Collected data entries
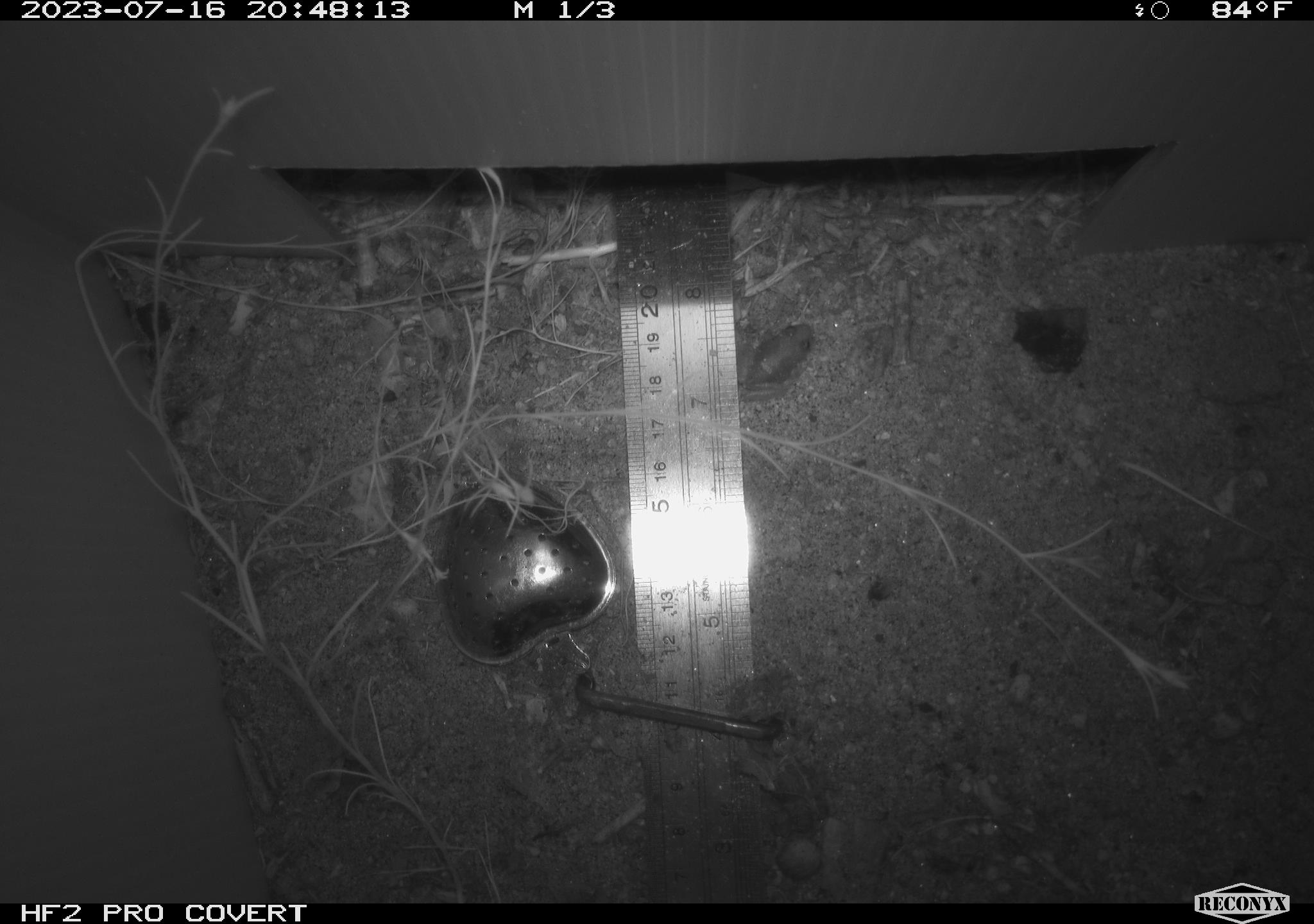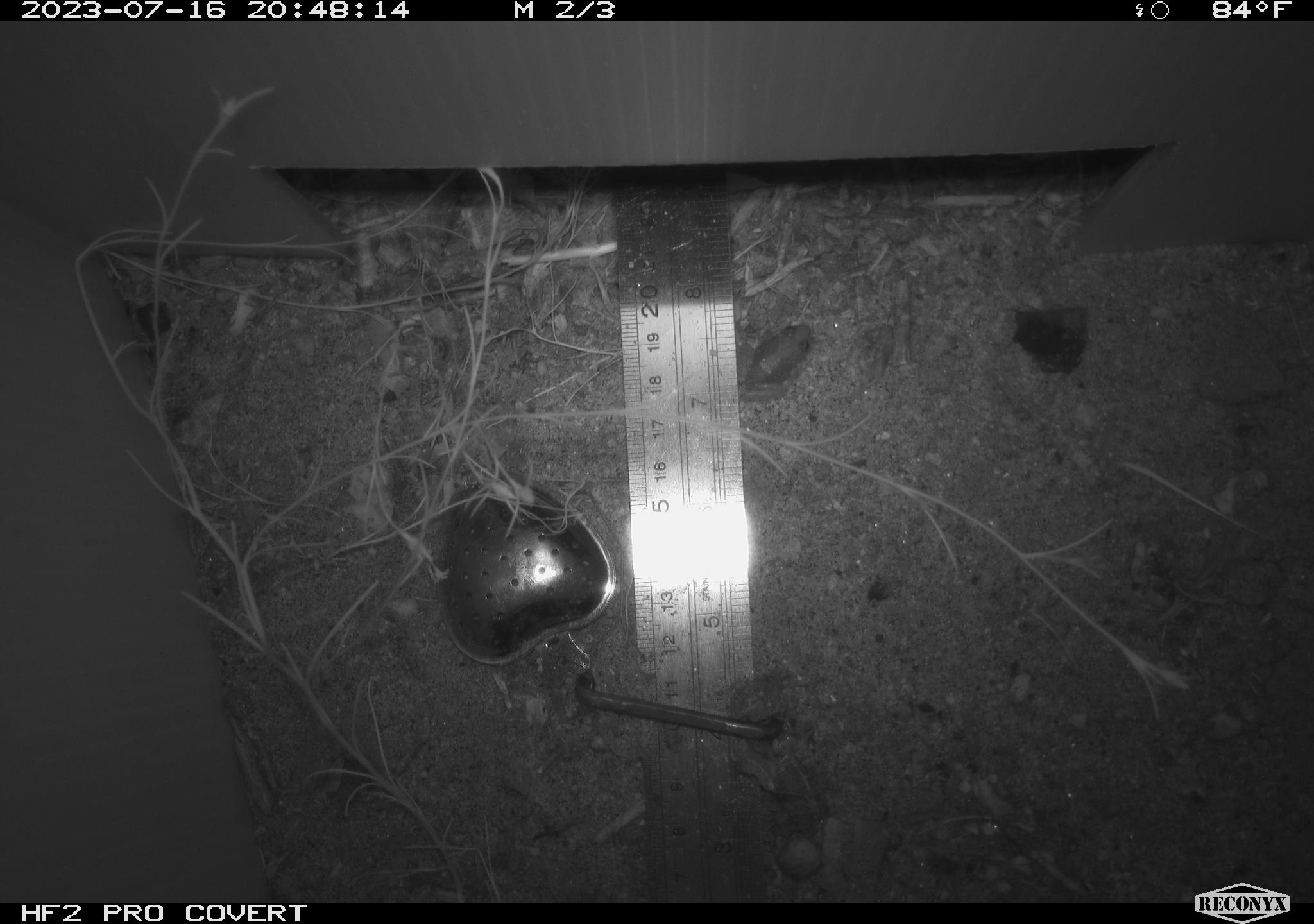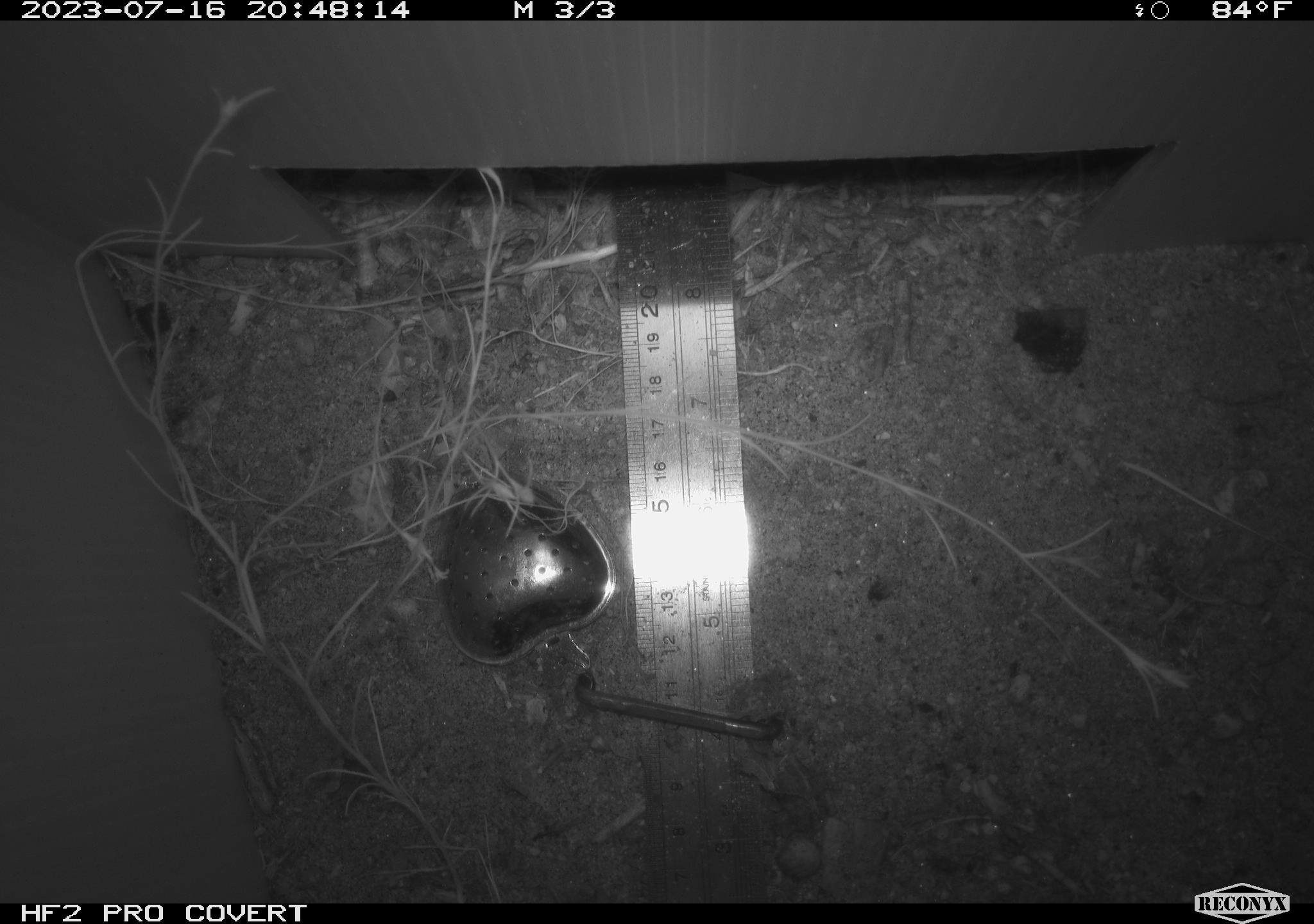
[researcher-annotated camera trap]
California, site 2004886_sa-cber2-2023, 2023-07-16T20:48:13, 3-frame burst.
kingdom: Animalia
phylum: Chordata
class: Amphibia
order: Anura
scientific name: Anura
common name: frogs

- _DIRECTIONS FOR THIS TASK_: Give back the data exactly. Pictures stay out.

- _TASK SOLUTION_:
[researcher-annotated camera trap]
California, site 2004886_sa-cber2-2023, 2023-07-16T20:48:13, 3-frame burst.
kingdom: Animalia
phylum: Chordata
class: Amphibia
order: Anura
scientific name: Anura
common name: frogs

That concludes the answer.